⑤Occupational therapy・オキュペーショナルセラピー(民間)

スピーチセラピーと同じ運営会社が提供しているセラピーを

オキュペーショナルセラピーでも利用しています。(週1回 1時間)

 

最初はコロナの影響でオンラインでのセラピー対応ということで

4回ほど挑戦してみましたが、実際にあれこれやるのは私なので普段とあまり変わらず

娘にとって刺激が小さいように感じました。

 

 

やはりこういった専門的なサービスを受ける場合は

専門家による直接的なサービスのほうが最大限の効果を得られると実感し、

対面(インパーソン)によるセラピー対応が始まるまでは

保留(実質キャンセル)にしたい旨をセラピー会社に伝えました。

 

 

それから2週間後、対面によるセラピー対応も提供しますという連絡があり、

それならばということでオキュペーショナルセラピーも再開することができました!!

 

実際に対面でセラピーを受けた感想は、

やっぱり対面のほうが効果が全然違う!!と思いました

 

オフィスのほうが娘にとって新しいおもちゃ・自閉症の子にとって効果的なおもちゃがたくさんあり、

効果を実感しています!!

 

 

 

 

 

 

⑥Applied Behavior Analysis (ABA)・応用行動分析(民間)

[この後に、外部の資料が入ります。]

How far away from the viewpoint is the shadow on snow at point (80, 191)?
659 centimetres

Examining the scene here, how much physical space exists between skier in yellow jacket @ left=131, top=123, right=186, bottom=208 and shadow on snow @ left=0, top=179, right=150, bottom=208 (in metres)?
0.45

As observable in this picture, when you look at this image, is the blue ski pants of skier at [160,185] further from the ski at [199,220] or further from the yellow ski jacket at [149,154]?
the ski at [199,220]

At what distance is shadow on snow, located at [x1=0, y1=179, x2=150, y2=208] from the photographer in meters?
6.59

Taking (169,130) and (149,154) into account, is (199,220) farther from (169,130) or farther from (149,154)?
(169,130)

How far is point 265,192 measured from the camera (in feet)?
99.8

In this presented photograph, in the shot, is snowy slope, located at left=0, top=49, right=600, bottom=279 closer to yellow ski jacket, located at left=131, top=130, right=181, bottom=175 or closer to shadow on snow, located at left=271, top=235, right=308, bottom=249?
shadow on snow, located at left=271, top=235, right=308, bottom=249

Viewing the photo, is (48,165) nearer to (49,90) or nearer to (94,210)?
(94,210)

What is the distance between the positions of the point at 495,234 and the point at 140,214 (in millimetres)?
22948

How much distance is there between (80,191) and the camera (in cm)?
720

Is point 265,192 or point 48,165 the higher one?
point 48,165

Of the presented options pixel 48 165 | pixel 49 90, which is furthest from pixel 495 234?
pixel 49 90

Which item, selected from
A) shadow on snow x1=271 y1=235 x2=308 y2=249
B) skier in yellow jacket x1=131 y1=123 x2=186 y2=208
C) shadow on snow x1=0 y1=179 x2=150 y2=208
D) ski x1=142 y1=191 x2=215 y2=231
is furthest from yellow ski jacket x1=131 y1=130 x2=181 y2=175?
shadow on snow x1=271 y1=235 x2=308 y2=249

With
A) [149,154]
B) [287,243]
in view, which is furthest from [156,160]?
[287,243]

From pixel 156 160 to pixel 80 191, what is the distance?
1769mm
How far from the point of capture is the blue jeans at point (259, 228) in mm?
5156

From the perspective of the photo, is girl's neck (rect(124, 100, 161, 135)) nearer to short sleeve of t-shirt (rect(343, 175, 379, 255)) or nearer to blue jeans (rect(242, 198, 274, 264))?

娘は 週30時間分 のABAセラピーが必要と認定されました。

本来ならオフィスに出向いてセラピーを受けますが、

コロナの影響でセラピストが自宅まで出向いてきてくれ毎日6時間のセラピーを受けています。

 

 

最初は毎日6時間他人が家に居るので、気を使ってしまい

私のメンタルが疲れないかな?と心配しましたが、

実際にやってみるとそこまで気を使う必要もありませんでした笑

 

むしろセラピストが娘をかまってくれる時間が少し増えたので

自分の用事が少しはかどるようになりました!!

 

 

セラピストの他にスーパーバイザーも週1回の頻度で訪問してくれて

適切なセラピーが行われているか、どういうセラピー内容がいいか

セラピストと打ち合わせをしているので親としては安心感があります。

 

 

 

 

 

※Occupational therapy と ABA の違い

オキュペーショナルセラピーとABAは説明だけすると似たようなセラピーですが、

ざっくりと違いを説明すると、

 

オキュペーショナルセラピーは日常生活(特に家の中)で必要とされる行動療法です。
スプーンやフォークの正しい使い方、おもちゃの正しい遊び方、

お絵描きなどに照準を合わせてセラピーを行います。

 

ABAセラピー は社会生活で必要とされる振る舞い全般を練習していきます。

例としては挨拶、自分の要望を他人に伝える方法、感情表現、などです。

 

 

 

 

 

 

1週間のスケジュール

 

 

 

 

上の表が娘の1週間のスケジュールです。

こういう感じになるまでに紆余曲折ありましたが、

ようやく落ち着いたと思います!!

 

 

ご覧のように予定がびっしりで

1歳児のスケジュールにしては忙しいスケジュールだと思います😅

 

 

 

 

まとめ

 

一番最初に診断を聞いた時は何で自分の子供が自閉症に・・・という感じで

正直ショックでした。

 

 

でもそれで娘への接し方が変わるというわけではなく、

愛おしいことに変わりはありません。

 

周りの子達と比べて発達も遅いですし、

言葉も話しませんし、それは事実です。

 

 

今まで正しく遊べなかったおもちゃでいつの間にか正しく遊べるようになったり、

出来なかったことが日々少しずつ出来るようになったり、

娘なりに少しずつ成長しているのは実感できますし、

これからも娘のペースで成長してくれればいいです。

 

 

 

今後辛いこと・大変なことも待ち受けてると思いますが、

私も妻も前向きな気持ちで、今できることを精一杯やっていくだけだと思います。

 

 

今は民間のセラピーに可能な限り通わせてあげて、

将来的には公立のチャータースクールに入学して集団生活に慣れて、

社会にも慣れていってもらえたら親としては嬉しいです!!

 

 

日本でのセラピー事情、アメリカのセラピー事情、違うことがあると思いますので、

アメリカに住んでることを活かして、今後アメリカのセラピーはこんな感じだよ〜的なことを

発信し同じような境遇の方に少しでも参考になればいいです。

 

 

こちらのブログや各SNSを通して私達家族を引き続き温かく見守って頂けると嬉しいです!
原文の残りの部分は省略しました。